Do You Suffer from Insomnia and Excessive Daytime Sleepiness?
In the midst of a hectic day, one may feel drained of energy — and that’s quite natural, especially due to work and the many tasks accomplished. This creates a strong need for sleep during the day. However, if this becomes frequent, it can disrupt daily functioning and affect the quality of work and activities. So, the question is: Do you suffer from insomnia and excessive daytime sleepiness? If your answer is yes, then get to know the main causes:
- Anxiety: One of the primary causes of insomnia is anxiety, which increases alertness and makes it difficult to sleep at night or stay asleep, leading to excessive drowsiness during the day.
- Depression: Studies confirm that 90% of individuals with depression experience severely reduced sleep quality — even during daytime hours.
- Chronic sleep deprivation: Being deprived of sufficient sleep, often due to night shifts or personal circumstances, leads to extreme daytime sleepiness.
- Health conditions: Certain medical conditions can cause daytime drowsiness. Some medications also list drowsiness as a side effect — such as those for high blood pressure, anxiety, and depression.
- Dieting: Studies show that replacing 5% of calories from protein with equal amounts of carbohydrates or unsaturated fats increases the risk of insomnia and daytime drowsiness. Dietary changes from following weight-loss diets can affect daytime sleep quality.

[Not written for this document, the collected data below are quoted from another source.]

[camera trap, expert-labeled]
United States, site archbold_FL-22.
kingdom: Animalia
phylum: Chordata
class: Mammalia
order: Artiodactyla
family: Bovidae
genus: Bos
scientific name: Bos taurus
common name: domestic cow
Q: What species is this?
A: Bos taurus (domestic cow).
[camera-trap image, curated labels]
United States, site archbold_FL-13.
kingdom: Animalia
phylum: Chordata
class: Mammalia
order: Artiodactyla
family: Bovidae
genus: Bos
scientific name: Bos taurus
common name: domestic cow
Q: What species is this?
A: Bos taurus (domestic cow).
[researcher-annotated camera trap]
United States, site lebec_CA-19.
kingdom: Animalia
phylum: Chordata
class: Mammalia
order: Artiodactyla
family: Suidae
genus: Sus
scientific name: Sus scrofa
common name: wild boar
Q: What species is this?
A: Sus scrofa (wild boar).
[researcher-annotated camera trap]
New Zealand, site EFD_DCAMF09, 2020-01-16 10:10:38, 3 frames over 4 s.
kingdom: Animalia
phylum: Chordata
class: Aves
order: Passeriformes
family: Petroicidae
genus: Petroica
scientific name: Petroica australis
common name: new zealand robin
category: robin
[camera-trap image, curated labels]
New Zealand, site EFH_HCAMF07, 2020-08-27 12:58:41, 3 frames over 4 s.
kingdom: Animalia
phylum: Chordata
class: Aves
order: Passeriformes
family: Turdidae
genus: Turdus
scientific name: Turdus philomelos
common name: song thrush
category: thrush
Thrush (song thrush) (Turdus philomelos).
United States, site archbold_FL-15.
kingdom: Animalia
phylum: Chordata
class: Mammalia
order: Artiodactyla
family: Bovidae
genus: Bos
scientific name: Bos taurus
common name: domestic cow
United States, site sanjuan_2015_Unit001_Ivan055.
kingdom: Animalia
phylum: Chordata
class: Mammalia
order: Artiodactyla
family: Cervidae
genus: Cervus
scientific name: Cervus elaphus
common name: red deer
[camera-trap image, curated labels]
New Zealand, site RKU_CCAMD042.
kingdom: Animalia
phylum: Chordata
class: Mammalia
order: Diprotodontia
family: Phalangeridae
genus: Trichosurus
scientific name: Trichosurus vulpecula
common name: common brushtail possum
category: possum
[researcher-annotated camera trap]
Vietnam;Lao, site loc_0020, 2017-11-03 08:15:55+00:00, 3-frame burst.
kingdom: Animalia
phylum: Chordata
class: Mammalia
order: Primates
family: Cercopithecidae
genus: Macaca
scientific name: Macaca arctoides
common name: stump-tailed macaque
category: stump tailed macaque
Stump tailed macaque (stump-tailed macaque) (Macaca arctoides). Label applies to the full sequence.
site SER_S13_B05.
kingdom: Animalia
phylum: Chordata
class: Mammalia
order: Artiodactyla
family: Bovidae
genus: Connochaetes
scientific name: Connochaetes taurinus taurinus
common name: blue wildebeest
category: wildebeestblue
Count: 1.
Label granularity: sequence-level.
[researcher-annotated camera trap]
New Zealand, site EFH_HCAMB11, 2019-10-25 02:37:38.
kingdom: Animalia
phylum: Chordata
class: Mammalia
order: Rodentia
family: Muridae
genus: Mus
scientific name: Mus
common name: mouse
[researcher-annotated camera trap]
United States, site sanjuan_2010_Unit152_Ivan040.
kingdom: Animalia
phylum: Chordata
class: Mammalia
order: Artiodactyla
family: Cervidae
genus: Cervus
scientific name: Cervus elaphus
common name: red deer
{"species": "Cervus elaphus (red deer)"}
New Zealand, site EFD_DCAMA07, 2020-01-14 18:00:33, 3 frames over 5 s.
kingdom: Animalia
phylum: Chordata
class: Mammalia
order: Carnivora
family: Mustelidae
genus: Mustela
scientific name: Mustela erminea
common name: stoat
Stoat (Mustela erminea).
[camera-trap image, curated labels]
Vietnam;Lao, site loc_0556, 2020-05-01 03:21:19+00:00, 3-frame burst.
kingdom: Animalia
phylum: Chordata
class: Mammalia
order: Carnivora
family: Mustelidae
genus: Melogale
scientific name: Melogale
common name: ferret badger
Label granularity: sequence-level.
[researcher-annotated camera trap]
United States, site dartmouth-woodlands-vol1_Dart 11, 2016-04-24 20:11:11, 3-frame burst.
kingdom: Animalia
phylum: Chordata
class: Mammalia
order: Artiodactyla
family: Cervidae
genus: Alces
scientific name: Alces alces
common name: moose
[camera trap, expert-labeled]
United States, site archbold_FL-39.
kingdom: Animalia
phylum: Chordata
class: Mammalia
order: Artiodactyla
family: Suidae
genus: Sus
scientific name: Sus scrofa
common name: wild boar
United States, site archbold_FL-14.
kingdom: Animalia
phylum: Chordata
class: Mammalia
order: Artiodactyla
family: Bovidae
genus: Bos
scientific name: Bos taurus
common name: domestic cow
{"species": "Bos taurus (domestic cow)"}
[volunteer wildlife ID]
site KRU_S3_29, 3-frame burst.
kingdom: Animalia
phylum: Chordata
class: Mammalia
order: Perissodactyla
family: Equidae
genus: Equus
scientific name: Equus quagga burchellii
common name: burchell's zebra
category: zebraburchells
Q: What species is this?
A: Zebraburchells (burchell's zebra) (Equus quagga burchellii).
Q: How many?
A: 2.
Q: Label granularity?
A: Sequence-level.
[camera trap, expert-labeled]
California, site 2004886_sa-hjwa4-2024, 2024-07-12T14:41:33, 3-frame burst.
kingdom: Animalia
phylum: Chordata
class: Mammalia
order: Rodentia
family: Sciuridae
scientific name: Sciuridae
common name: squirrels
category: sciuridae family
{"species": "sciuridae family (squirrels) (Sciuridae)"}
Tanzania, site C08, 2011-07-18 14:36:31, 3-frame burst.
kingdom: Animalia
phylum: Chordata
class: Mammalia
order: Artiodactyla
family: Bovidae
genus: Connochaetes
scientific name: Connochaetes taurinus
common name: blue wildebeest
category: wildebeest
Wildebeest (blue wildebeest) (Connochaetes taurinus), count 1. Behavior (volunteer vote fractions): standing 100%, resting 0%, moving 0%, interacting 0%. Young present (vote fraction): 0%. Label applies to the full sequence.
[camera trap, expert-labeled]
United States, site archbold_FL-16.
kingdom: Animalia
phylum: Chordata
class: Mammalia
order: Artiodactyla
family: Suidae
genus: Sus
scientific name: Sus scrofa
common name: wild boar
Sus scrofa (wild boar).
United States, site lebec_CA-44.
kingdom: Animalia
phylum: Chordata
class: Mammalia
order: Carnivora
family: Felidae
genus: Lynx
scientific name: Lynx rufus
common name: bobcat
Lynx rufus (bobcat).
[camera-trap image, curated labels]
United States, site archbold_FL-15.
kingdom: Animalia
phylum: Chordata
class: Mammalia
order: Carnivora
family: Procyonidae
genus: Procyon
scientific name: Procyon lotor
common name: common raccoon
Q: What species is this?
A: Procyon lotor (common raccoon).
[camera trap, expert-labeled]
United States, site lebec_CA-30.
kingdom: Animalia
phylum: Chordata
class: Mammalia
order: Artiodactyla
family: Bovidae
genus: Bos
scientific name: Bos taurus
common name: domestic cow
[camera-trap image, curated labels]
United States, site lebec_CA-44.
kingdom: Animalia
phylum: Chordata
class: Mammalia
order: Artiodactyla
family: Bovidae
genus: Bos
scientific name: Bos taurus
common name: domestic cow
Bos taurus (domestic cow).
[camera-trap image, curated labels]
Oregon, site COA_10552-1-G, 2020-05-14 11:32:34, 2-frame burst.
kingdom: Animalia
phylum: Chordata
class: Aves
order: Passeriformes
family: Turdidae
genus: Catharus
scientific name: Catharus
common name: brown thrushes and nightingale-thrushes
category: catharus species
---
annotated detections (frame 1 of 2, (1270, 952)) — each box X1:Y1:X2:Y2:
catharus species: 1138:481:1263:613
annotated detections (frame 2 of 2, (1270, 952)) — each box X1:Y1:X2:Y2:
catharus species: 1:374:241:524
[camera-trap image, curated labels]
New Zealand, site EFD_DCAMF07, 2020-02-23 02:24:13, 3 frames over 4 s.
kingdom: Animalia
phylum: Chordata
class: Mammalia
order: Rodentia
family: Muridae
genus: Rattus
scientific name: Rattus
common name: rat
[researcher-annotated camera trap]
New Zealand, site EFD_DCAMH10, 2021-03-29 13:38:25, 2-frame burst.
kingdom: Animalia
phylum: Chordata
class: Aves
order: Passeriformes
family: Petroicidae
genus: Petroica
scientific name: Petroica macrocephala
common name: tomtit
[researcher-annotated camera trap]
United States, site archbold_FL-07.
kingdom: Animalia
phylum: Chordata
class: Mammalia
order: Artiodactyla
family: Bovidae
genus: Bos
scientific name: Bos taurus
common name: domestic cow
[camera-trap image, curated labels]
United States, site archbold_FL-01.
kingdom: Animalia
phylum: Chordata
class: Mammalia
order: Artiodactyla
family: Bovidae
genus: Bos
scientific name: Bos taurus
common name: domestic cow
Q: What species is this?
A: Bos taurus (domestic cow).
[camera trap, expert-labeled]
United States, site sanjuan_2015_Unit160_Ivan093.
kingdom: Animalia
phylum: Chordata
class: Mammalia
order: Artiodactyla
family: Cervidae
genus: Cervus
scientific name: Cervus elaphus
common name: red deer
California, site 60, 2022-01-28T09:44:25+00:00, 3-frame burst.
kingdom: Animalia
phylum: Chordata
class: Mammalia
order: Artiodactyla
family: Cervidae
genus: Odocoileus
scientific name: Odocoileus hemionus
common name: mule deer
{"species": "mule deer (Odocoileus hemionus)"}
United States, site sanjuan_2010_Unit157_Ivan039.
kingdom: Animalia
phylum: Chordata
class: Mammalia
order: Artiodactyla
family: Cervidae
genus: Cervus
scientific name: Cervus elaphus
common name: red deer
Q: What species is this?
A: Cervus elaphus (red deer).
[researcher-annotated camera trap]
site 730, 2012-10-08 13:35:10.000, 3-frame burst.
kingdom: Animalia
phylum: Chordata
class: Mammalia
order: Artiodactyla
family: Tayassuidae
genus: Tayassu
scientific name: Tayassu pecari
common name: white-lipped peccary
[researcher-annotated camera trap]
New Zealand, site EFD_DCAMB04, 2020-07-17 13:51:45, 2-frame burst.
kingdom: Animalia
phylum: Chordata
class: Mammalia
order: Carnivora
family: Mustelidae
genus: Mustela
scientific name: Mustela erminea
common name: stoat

What Are the Main Symptoms Accompanying Excessive Daytime Sleepiness?
Here are the key symptoms of daytime sleepiness:
- Difficulty getting out of bed in the morning.
- Loss of appetite.
- Fatigue and exhaustion.
- Lethargy and sluggishness.
- Constant overthinking.
- Forgetfulness and difficulty concentrating.
- Reduced performance in daily activities and work tasks.
- Persistent drowsiness throughout the day.
- Falling asleep at inappropriate times, such as while driving or sitting at a desk.
How Can I Sleep Well During the Day?
It is recommended to take a nap for 20–30 minutes during the early hours of the day. This can recharge your energy and help you complete the day without fatigue or exhaustion.
It is important to avoid napping in the late afternoon, as this may negatively affect nighttime sleep quality. Also, avoid eating right before bed or consuming caffeine, as it significantly reduces sleep quality. Try to go to bed at a consistent time each night when you feel sleepy. Finally, ensure your sleeping environment is ideal — a dark, quiet room with minimal distractions helps ensure a restful sleep.